FUEL CONSUMPTION.   How long is a piece of string?  You don't buy a 790 for economy.  However, because of the relatively remote location where we live and that much of my riding involves 500km+ days, I wanted a decent range out of a tankful.  On an average ride, the instrumentation shows around 4lt per100 km.  Checks against my GPS suggests this is a little  optimistic.  I've never pushed my luck in the name of getting an absolute reading but think that a range of 270 km is pretty safe on most occasions.  Maybe 300 km if you're taking it really easy.

LUGGAGE CARRYING.  Touring on the 790 wasn't a significant criterion when considering the purchase.  There are accessories available involving bolt-on steel racks etc but I wanted to keep the minimalist, clean lines of the standard bike.  A slim rear seat pack is all I use to carry tyre repair equipment, a medikit, a few tools and documentation for my role as an IAM Examiner.  For a 6 day tour last February (HERE), I added a 10 litre yachting dry bag and a backpack which were perfectly adequate.
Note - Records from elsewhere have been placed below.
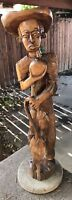 Large Early 20th Century Haitian Wood Carving - Boy Eating Fruit with Fish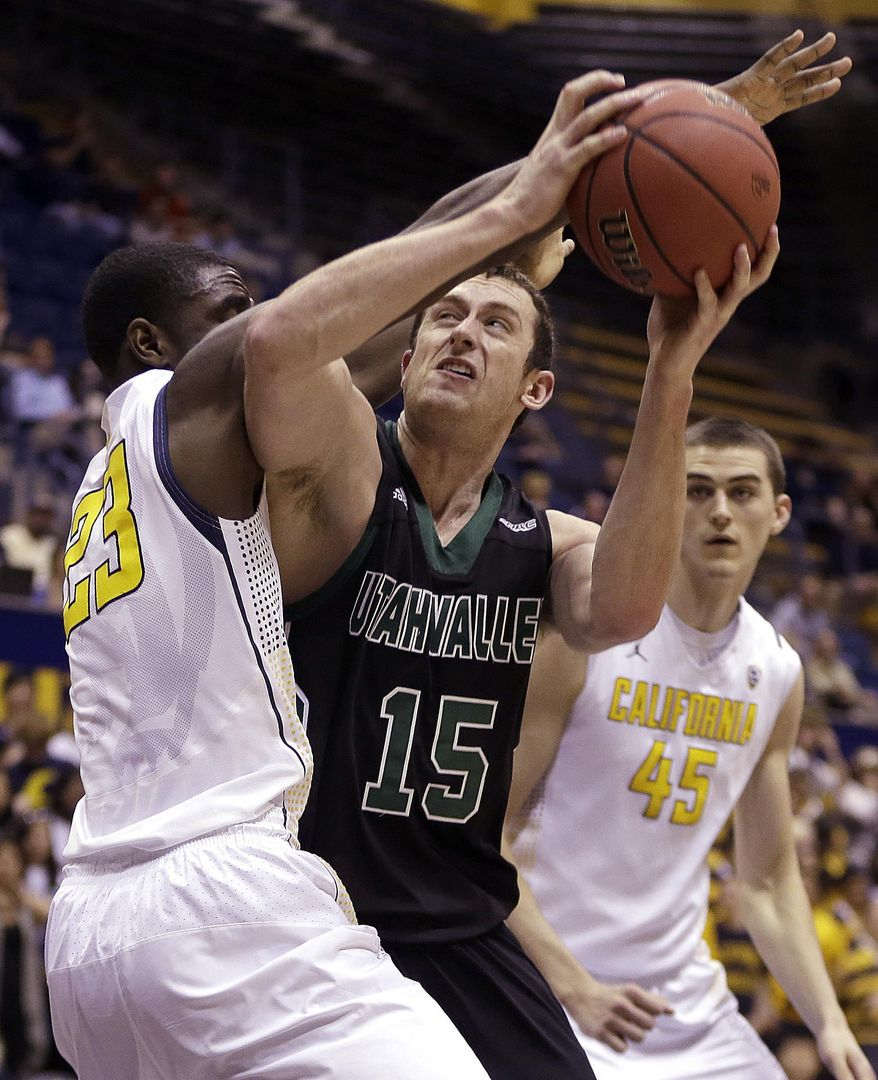 Utah Valley's Mitch Bruneel (15) looks to shoot against California's Jabari Bird, left, in the first half of an NCAA college basketball game in the NIT tournament Wednesday, March 19, 2014, in Berkeley, Calif. (AP Photo/Ben Margot)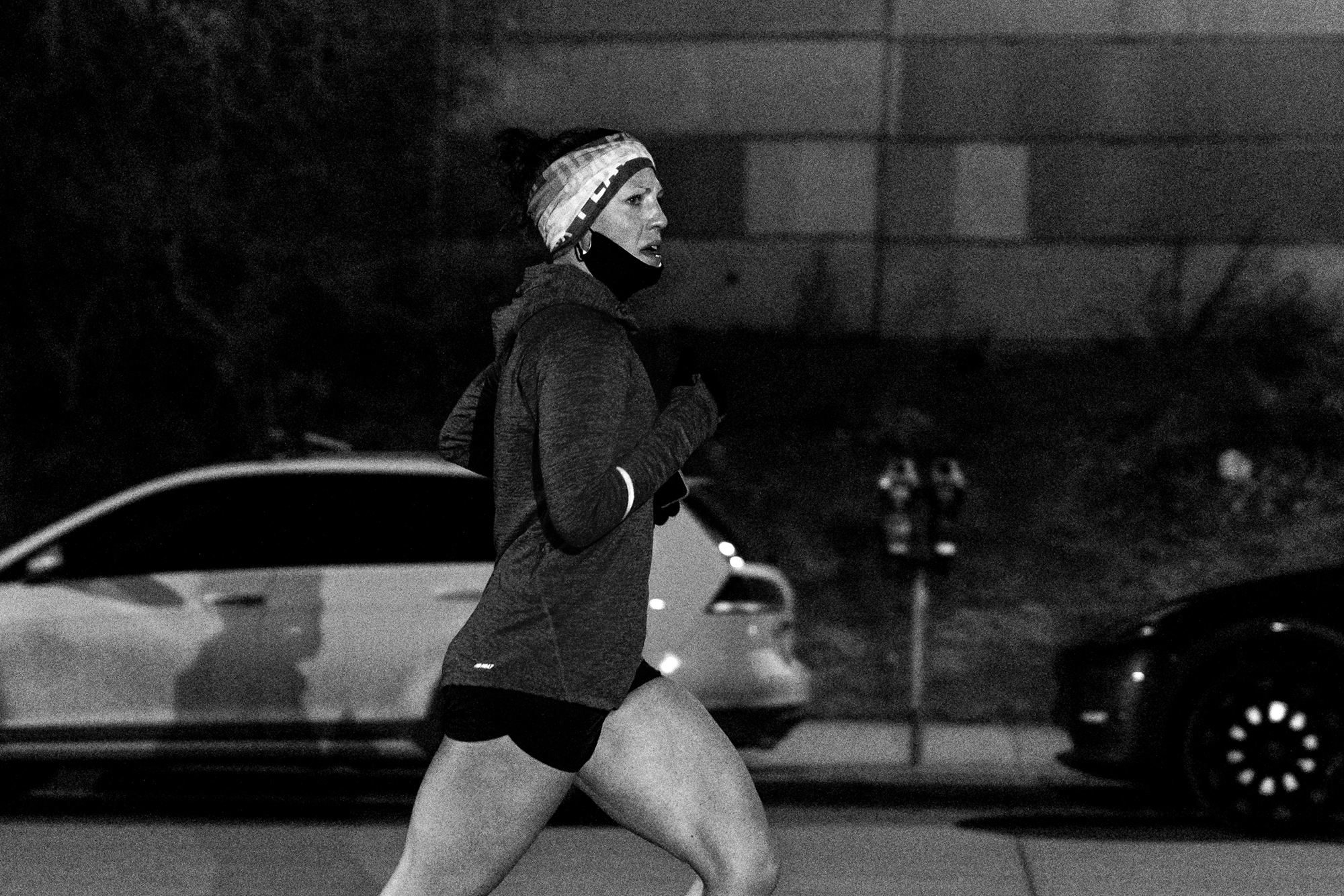 Matt Trappe photographs female runner in the dark for TTB in Denver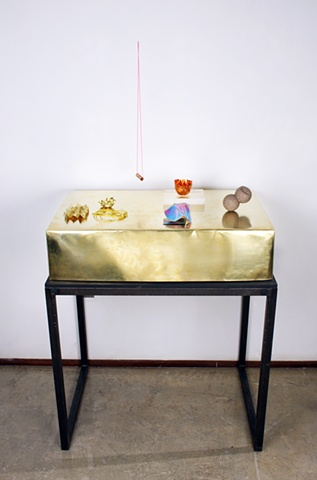 This still-life is assembled out of hand-made objects, displayed on a heated brass box. The box acts as a body, and the objects are like jewelry.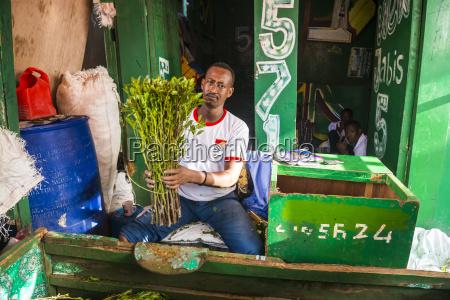 man selling khat in the market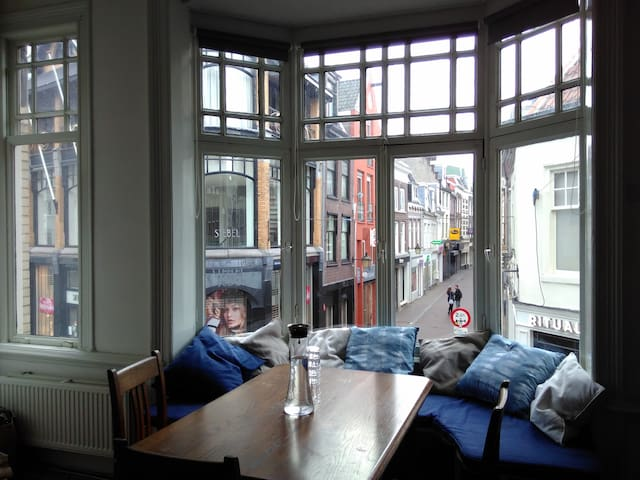 Bay window with table and view on the shopping street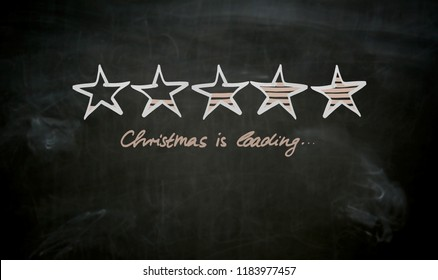 Christmas is loading concept painted on blackboard.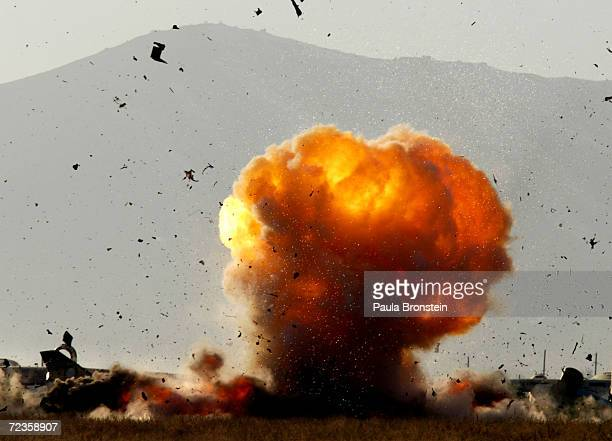 An SU-21 Russian Fitter aircraft is blown up with explosives by the British Royal Air Force Bomb disposal squadron February 11, 2002 at Kabul...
Travelling light for a 6 day tour

CYCLE PARTS.  The standard of finish is quite impressive.  The paintwork is as bright as the day it was bought and there's no rusting on any of the bolts or other steelwork.  I installed R&G anti-slip film where my knees touch the tank for additional protection.  The bike gets washed using an ordinary car wash 'n wax or the excellent Muc-Off  motorcycle cleaner.  I find cleaning the bike is quite therapeutic and if I'm in need of extra therapy, the paintwork might get a coating of Mother's carnauba wax on the odd occasion.

R&G  grip/paint protection kit

HEADLIGHT.  I thought it would be adequate for nighttime riding where there was ambient light such as street lights.  It's actually much better than I supposed and is fine for maintaining a decent speed in the unlit countryside.  The spread of light also lights up a wide angle which is good for spotting things off the road.  I've done 5 Iron Butt (NZ equivalent)1600 km in under 24 hour rides on various bikes and would have no qualms about doing one on the 790.

No complaints at all!

Lighting up the countryside

SERVICE COSTS.  First service at 1000 km involved an oil and filter change, diagnostic computer check and a general check round the bike.  It cost NZ$279 (260 AUD, 183USD, 134GBP).  Second service at 11000km involved an oil and filter change, check and clean air filter, software upgrade, replace frame bolts under warranty, and a general check round the bike.  It cost NZ$314 (292AUD, 206USD, 161 GBP).  This was a little less than my naked GSX-S 1000 and think that it was pretty reasonable.  The dealer I use involves a 320 km round trip.  They're aware of the travel time involved and always go out of their way to turn the bike around as quickly as possible.  (Boyds in Hamilton for Kiwi riders). 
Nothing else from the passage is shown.